I missed the story altogether.  I stay pretty busy this time of year, and I long ago quit watching the local TV news.  I just can’t stand the vacuous chatter that suffices for news coverage.  Apparently the local newspaper, the Tallahassee Democrat, didn’t think the story newsworthy.   So I missed it.

My first knowledge of Ms. Macbain’s change of heart came on my way into worship on “Low Sunday.”  A church member was very upset because several members of her family are members of the Lake Jackson congregation.  She said they felt betrayed – not so much that their pastor would go through a dark night of the soul, but that she would make her announcement not to her flock, but to a meeting of the American Atheist Conference.

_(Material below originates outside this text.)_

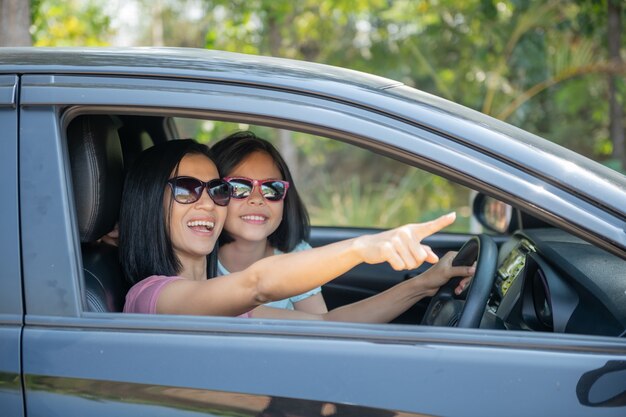 家族での休暇、車での遠征中の幸せな家族、娘が横に座っている間に車を運転する母親、母親と娘が旅行している。夏の自動車乗り。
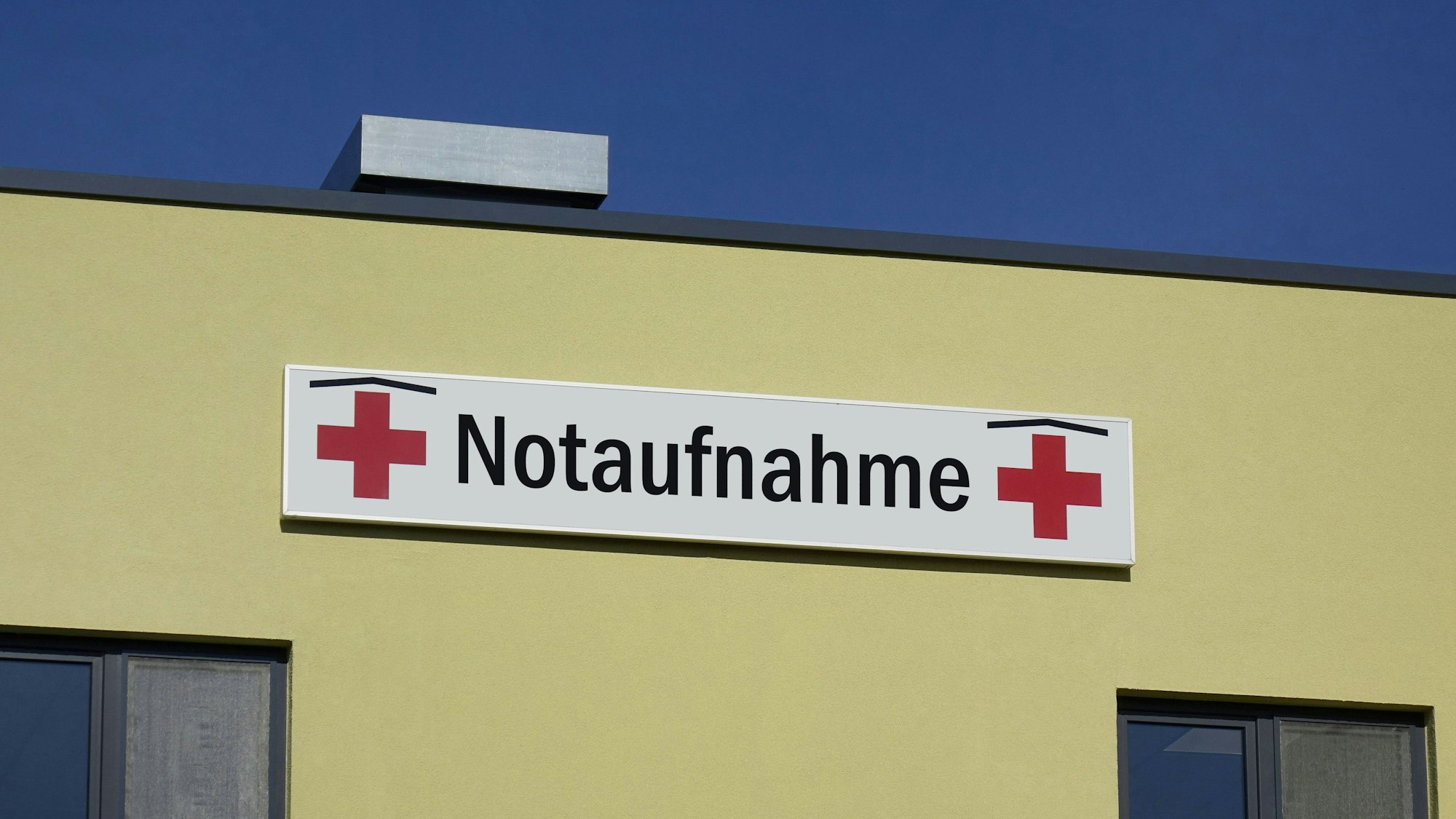 Krankenhaus-Gebäude mit Notaufnahme-Schild unter blauem Himmel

You can see their point.  It would be hard to see your pastor in the pulpit one Sunday and on YouTube the next Sunday telling her audience how wrong she had been to believe all that stuff about God.

One would have to be pretty hardhearted (not to mention unpastoral) not to empathize with a person who finds herself deeply conflicted about her faith.  I can certainly empathize with my sister Teresa.  It must be a special kind of hell to feel as though you are living a lie.  By some reports, Mother Theresa had a similar struggle.  Surely no one would want a preacher to proclaim what she did not in fact believe.

On the other hand, my pastor’s heart goes out to a congregation of people who must have loved Teresa, sought her counsel, and invited her into the most intimate moments of their lives.  As someone who has spent 26 years attending to the same congregation, I know what it’s like to doubt.  I also know what it’s like to confirm the children you baptized, perform the marriages of children you confirmed,  keep watch by their bedsides as your dear friends draw their last breath, and stand by their gravesides singing “Alleluia.”

Sometimes you can’t sing at all.  You have to let the community sing for you.  But that’s what faith is all about.  It’s not about you.  It’s about Someone far bigger, more wonderful, and a good deal more understanding that you.

From what I can tell from her public comments, Teresa Macbain doesn’t believe in a God who condemns atheists to hell.  The thing is, neither do I.  It’s sad to think that my sister renounced faith in a God who never existed in the first place.